▶ WHAT YOU HAVE TO DO: Please return the passage of the healthcare costs text starting at "A Payment System" and ending at "treatment improves outcomes.", copied word for word.

▶ SOURCE EXTRACT:
++++++++++

Research tracking these mergers found that six years after an acquisition, the acquiring hospital’s prices had risen nearly 13% relative to hospitals that stayed independent. For large systems that made four or more acquisitions, prices climbed over 16%. When a smaller hospital was absorbed by a larger system, the price increases were even steeper, reaching 22% or more. Perhaps most telling, nearby competing hospitals also raised their prices by about 8% after a merger in their area, suggesting that consolidation reduces competitive pressure across entire regions. Studies found no corresponding improvement in mortality or readmission rates for conditions like heart attacks, heart failure, or pneumonia.
A Payment System That Rewards More, Not Better
The traditional way American healthcare gets paid for is called fee-for-service: providers bill separately for every test, procedure, office visit, and scan. The more services rendered, the more revenue generated. This creates a built-in incentive to do more, whether or not additional testing or treatment improves outcomes.
This structure helps explain why the U.S. leads the world in high-cost imaging. Americans get more CT scans, MRIs, and PET scans per capita than nearly any other country, with a combined total exceeding 360 exams per 1,000 people. While some of this imaging catches important diagnoses, a portion reflects the financial incentive to order tests rather than watch and wait. Value-based care models, which pay providers based on patient outcomes rather than the number of services delivered, have been introduced as an alternative. But fee-for-service still dominates much of the system, particularly in specialty care.
Chronic Disease Carries an Enormous Price Tag
The U.S. has high rates of chronic conditions like diabetes, heart disease, and obesity, and managing these diseases is expensive. According to the CDC, 90% of the nation’s $4.9 trillion in annual healthcare expenditures go toward treating people with chronic and mental health conditions. This isn’t just a reflection of an aging population. Americans develop chronic diseases earlier and at higher rates than people in many peer countries, partly due to differences in diet, physical activity, and access to preventive care.

++++++++++

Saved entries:
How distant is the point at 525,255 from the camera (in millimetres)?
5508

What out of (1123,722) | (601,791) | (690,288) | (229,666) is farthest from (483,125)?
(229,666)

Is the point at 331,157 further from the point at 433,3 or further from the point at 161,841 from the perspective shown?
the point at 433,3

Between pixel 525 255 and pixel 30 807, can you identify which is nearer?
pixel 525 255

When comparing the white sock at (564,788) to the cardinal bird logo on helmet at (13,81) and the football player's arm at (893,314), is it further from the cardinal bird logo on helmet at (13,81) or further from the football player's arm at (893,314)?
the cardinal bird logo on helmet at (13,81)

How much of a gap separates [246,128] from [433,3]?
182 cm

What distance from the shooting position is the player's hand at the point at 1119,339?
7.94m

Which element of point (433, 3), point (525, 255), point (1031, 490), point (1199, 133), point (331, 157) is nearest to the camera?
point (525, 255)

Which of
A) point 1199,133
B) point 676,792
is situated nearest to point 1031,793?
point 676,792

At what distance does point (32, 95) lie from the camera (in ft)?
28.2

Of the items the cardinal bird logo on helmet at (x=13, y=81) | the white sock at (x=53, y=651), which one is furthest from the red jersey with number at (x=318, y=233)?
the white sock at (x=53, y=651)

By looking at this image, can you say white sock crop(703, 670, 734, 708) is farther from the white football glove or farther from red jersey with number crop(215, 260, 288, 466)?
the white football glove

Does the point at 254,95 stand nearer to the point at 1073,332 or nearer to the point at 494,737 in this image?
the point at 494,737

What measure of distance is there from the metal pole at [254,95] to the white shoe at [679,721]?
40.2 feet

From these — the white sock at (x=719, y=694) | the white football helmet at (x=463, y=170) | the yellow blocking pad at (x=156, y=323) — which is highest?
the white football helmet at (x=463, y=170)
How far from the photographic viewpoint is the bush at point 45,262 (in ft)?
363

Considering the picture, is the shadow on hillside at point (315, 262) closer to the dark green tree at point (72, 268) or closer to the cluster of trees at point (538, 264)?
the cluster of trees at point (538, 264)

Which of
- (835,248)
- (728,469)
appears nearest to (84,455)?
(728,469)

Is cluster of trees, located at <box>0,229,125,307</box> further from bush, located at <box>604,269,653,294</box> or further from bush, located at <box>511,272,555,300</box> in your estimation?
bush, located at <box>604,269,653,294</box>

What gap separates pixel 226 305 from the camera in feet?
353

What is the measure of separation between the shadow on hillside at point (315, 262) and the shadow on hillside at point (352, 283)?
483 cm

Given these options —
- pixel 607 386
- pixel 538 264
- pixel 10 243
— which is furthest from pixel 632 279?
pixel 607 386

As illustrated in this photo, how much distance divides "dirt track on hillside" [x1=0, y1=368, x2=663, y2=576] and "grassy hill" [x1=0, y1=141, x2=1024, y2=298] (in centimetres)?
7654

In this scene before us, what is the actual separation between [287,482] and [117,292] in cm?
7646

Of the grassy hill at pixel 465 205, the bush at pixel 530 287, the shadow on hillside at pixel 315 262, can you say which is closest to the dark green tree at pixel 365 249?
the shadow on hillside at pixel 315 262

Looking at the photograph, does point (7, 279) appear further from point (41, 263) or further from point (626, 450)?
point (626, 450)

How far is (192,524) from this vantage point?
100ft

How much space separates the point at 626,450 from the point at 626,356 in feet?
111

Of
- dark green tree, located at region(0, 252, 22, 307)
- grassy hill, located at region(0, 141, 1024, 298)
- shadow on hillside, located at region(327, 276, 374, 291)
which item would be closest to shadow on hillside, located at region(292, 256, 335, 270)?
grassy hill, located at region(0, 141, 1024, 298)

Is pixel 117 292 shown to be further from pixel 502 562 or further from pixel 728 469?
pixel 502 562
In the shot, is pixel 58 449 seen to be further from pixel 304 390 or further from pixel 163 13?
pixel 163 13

++++++++++

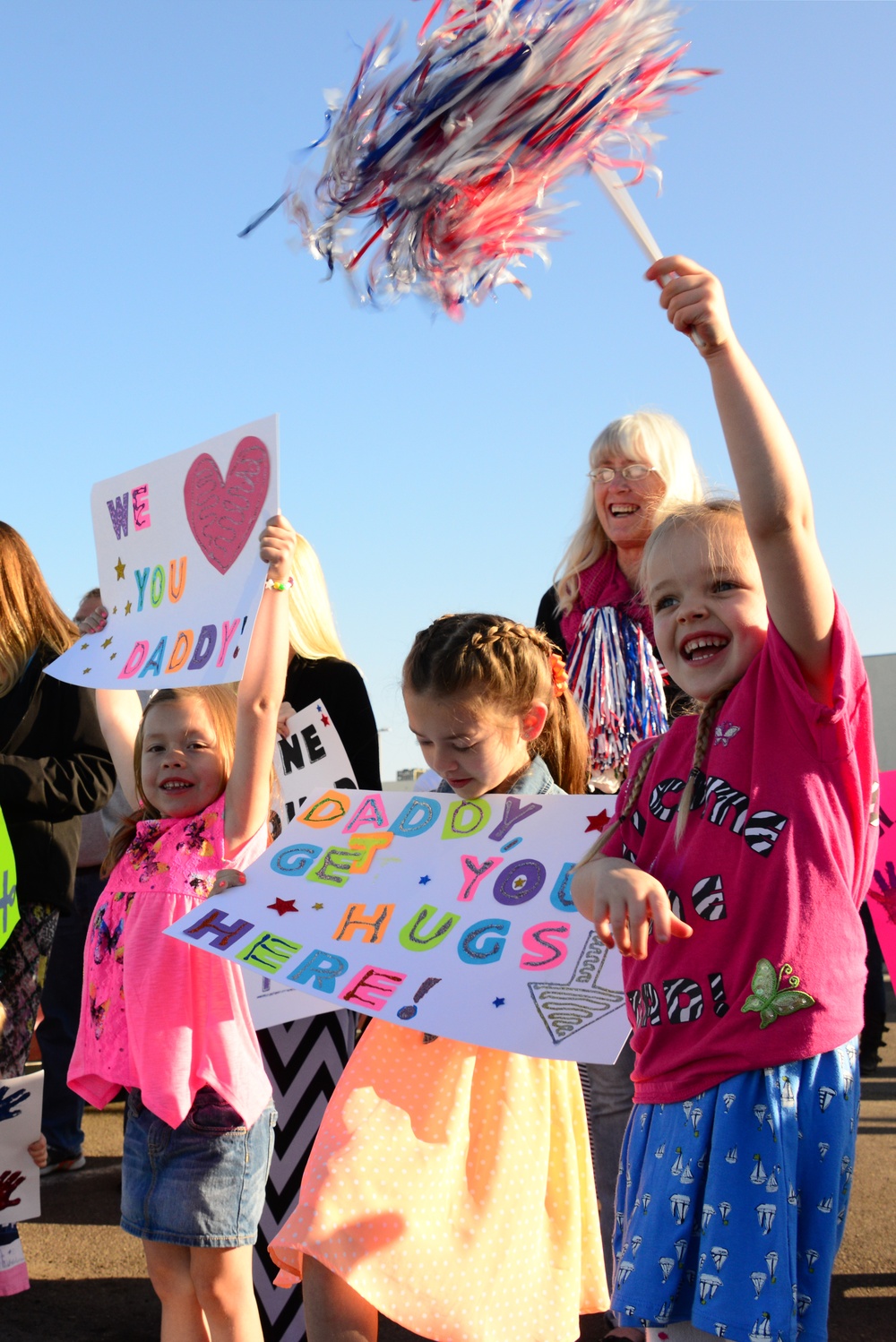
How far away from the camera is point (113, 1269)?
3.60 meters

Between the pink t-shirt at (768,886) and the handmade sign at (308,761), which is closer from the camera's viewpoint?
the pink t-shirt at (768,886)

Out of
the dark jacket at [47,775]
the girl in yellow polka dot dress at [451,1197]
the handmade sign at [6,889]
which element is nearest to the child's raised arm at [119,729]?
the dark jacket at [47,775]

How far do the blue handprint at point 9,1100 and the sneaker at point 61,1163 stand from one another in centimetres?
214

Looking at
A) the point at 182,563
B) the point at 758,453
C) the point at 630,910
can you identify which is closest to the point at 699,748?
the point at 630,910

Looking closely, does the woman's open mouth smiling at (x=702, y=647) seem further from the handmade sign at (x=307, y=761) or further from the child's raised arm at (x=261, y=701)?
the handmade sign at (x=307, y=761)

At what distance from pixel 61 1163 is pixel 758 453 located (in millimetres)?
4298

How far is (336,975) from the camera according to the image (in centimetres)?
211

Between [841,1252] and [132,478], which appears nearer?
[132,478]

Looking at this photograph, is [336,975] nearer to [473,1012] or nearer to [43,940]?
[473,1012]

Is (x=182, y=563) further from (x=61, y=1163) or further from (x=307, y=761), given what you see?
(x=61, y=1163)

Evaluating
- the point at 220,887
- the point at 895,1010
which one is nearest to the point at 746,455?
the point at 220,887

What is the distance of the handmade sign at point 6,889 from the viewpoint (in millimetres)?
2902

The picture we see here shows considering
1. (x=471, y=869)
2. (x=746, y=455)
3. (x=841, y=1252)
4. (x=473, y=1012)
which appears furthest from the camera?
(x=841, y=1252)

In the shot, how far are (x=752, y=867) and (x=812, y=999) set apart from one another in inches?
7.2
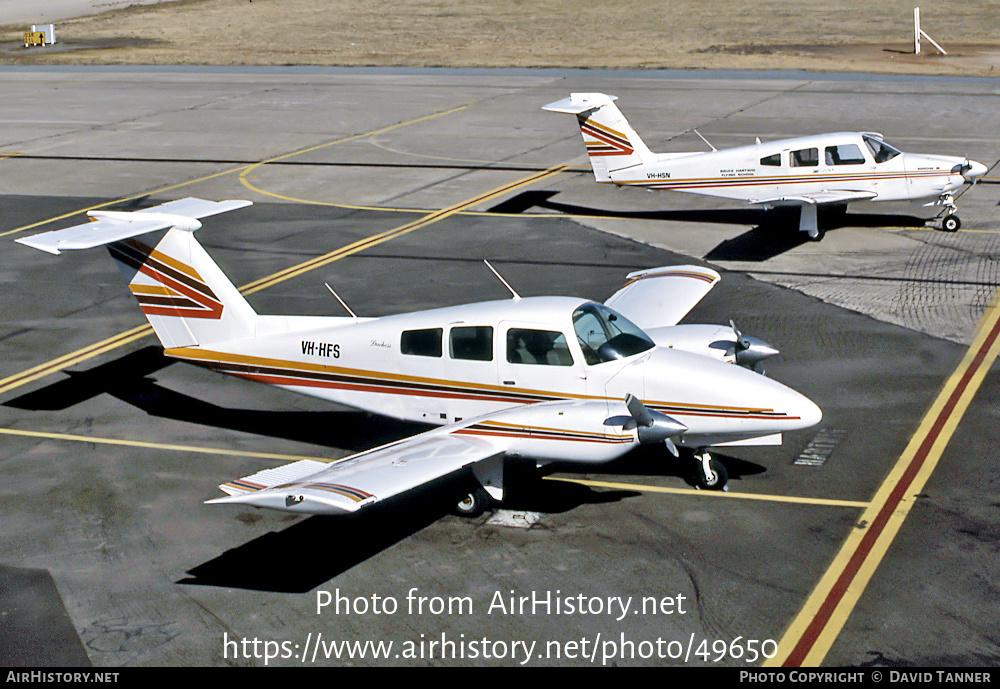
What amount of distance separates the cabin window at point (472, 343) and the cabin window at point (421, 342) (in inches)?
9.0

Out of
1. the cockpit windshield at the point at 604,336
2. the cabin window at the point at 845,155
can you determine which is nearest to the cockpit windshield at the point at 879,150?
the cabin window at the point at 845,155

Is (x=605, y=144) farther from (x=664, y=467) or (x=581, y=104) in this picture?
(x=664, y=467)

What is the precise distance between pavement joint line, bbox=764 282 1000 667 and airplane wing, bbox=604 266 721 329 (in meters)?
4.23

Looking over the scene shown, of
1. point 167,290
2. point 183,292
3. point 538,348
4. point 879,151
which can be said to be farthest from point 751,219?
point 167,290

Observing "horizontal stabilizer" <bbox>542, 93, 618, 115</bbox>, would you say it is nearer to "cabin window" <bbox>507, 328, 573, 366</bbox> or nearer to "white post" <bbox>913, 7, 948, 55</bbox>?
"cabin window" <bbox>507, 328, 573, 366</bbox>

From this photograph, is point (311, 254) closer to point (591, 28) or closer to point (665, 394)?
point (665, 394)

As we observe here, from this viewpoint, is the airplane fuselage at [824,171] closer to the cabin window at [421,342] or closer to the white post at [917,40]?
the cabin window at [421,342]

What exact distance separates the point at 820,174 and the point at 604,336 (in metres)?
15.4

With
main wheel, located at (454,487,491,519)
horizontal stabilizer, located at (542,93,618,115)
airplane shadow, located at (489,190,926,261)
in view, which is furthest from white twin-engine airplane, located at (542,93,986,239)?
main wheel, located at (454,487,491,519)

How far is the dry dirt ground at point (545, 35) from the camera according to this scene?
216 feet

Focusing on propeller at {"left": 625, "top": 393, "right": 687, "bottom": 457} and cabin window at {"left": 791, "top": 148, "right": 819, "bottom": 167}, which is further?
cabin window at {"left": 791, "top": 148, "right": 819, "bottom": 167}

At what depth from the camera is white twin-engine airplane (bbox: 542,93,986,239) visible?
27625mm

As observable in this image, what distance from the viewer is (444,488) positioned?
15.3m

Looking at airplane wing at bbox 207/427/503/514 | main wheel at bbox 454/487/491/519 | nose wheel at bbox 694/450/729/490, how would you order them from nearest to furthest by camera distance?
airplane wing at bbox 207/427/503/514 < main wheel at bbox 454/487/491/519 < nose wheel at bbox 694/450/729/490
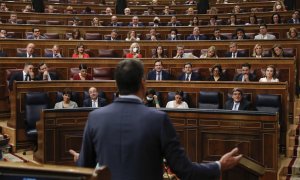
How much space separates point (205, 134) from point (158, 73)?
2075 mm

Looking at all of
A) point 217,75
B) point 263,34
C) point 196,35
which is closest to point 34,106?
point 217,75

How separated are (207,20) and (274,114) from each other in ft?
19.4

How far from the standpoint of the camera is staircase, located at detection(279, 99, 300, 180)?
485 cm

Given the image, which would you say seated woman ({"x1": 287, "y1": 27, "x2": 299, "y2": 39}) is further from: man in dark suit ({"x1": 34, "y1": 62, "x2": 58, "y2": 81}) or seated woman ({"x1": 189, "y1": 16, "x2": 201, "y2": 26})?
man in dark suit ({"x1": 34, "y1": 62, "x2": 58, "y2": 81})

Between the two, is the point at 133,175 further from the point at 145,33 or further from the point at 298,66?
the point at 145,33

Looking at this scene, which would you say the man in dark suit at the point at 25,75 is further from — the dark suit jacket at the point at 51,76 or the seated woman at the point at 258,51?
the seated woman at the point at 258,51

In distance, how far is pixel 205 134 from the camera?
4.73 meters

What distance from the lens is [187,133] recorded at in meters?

++++++++++

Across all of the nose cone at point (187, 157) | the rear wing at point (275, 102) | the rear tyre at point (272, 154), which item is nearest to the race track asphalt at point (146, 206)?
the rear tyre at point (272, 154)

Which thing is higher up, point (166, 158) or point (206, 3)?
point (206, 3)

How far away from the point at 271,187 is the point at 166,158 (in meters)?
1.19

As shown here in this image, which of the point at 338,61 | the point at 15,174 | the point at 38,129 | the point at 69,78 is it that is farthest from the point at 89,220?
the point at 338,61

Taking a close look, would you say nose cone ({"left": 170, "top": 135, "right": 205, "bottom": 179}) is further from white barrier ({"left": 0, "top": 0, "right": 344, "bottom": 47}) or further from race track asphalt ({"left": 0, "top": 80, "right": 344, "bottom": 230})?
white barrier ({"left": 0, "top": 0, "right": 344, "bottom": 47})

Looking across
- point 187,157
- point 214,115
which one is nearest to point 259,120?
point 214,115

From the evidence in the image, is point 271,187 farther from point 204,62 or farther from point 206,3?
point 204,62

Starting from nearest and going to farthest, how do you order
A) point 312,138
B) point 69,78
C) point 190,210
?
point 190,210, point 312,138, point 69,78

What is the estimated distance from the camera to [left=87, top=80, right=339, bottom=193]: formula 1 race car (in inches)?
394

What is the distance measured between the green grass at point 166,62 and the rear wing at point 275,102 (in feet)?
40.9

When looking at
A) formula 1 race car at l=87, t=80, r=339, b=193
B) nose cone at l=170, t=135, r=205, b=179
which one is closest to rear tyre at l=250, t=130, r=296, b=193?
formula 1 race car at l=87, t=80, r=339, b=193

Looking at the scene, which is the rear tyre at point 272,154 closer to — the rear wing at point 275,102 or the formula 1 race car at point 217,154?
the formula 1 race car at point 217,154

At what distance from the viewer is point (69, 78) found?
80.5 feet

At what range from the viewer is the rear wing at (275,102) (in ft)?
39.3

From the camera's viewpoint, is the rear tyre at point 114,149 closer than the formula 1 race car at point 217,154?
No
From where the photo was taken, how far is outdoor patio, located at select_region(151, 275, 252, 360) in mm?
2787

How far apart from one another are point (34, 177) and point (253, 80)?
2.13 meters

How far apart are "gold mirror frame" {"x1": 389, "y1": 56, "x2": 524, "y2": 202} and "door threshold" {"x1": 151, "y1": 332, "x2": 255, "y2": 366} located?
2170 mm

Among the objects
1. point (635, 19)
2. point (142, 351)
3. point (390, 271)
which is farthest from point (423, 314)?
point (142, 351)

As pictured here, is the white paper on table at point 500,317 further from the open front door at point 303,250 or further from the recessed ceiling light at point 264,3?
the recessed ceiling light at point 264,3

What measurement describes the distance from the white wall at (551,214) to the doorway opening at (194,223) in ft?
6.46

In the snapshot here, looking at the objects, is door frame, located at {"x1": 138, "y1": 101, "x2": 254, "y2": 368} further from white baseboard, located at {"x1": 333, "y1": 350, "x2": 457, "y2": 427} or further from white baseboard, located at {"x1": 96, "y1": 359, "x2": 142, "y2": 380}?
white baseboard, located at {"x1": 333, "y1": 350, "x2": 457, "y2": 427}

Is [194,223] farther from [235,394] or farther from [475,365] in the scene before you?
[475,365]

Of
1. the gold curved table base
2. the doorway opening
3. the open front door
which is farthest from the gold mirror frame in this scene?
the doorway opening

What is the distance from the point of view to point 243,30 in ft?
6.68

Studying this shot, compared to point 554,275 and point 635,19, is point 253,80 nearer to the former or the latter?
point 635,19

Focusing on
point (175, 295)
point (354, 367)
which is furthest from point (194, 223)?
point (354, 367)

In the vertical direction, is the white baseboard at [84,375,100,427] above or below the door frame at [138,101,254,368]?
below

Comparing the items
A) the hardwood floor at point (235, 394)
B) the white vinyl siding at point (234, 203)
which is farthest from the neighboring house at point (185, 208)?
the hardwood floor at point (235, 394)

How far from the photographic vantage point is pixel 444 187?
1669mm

++++++++++

▶ FINISHED EXERCISE:
A Payment System That Rewards More, Not Better
The traditional way American healthcare gets paid for is called fee-for-service: providers bill separately for every test, procedure, office visit, and scan. The more services rendered, the more revenue generated. This creates a built-in incentive to do more, whether or not additional testing or treatment improves outcomes.